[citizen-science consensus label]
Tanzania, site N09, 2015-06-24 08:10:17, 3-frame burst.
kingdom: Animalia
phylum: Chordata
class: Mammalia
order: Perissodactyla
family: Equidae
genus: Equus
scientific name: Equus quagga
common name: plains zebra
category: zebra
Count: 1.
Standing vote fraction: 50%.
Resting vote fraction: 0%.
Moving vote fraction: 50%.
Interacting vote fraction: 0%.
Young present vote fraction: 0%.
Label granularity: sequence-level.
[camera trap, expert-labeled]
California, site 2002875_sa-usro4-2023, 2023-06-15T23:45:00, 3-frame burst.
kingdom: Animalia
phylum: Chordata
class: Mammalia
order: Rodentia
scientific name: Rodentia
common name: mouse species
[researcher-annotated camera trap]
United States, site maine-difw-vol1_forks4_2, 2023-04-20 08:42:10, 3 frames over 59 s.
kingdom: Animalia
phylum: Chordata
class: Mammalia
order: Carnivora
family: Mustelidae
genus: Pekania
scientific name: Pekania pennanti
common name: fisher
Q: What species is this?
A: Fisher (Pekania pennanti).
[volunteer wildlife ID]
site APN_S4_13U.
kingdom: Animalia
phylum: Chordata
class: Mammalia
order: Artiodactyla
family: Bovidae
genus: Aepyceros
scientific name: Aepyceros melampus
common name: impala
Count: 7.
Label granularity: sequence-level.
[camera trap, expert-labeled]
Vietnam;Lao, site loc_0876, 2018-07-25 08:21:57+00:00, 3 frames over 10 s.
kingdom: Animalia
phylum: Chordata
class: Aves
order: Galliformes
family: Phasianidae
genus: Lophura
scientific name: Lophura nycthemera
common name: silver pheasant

_WHAT IS NEEDED:_
Quote each line of the data above exactly as written.

_RESULT OF THE EXERCISE:_
[citizen-science consensus label]
Tanzania, site N09, 2015-06-24 08:10:17, 3-frame burst.
kingdom: Animalia
phylum: Chordata
class: Mammalia
order: Perissodactyla
family: Equidae
genus: Equus
scientific name: Equus quagga
common name: plains zebra
category: zebra
Count: 1.
Standing vote fraction: 50%.
Resting vote fraction: 0%.
Moving vote fraction: 50%.
Interacting vote fraction: 0%.
Young present vote fraction: 0%.
Label granularity: sequence-level.
[camera trap, expert-labeled]
California, site 2002875_sa-usro4-2023, 2023-06-15T23:45:00, 3-frame burst.
kingdom: Animalia
phylum: Chordata
class: Mammalia
order: Rodentia
scientific name: Rodentia
common name: mouse species
[researcher-annotated camera trap]
United States, site maine-difw-vol1_forks4_2, 2023-04-20 08:42:10, 3 frames over 59 s.
kingdom: Animalia
phylum: Chordata
class: Mammalia
order: Carnivora
family: Mustelidae
genus: Pekania
scientific name: Pekania pennanti
common name: fisher
Q: What species is this?
A: Fisher (Pekania pennanti).
[volunteer wildlife ID]
site APN_S4_13U.
kingdom: Animalia
phylum: Chordata
class: Mammalia
order: Artiodactyla
family: Bovidae
genus: Aepyceros
scientific name: Aepyceros melampus
common name: impala
Count: 7.
Label granularity: sequence-level.
[camera trap, expert-labeled]
Vietnam;Lao, site loc_0876, 2018-07-25 08:21:57+00:00, 3 frames over 10 s.
kingdom: Animalia
phylum: Chordata
class: Aves
order: Galliformes
family: Phasianidae
genus: Lophura
scientific name: Lophura nycthemera
common name: silver pheasant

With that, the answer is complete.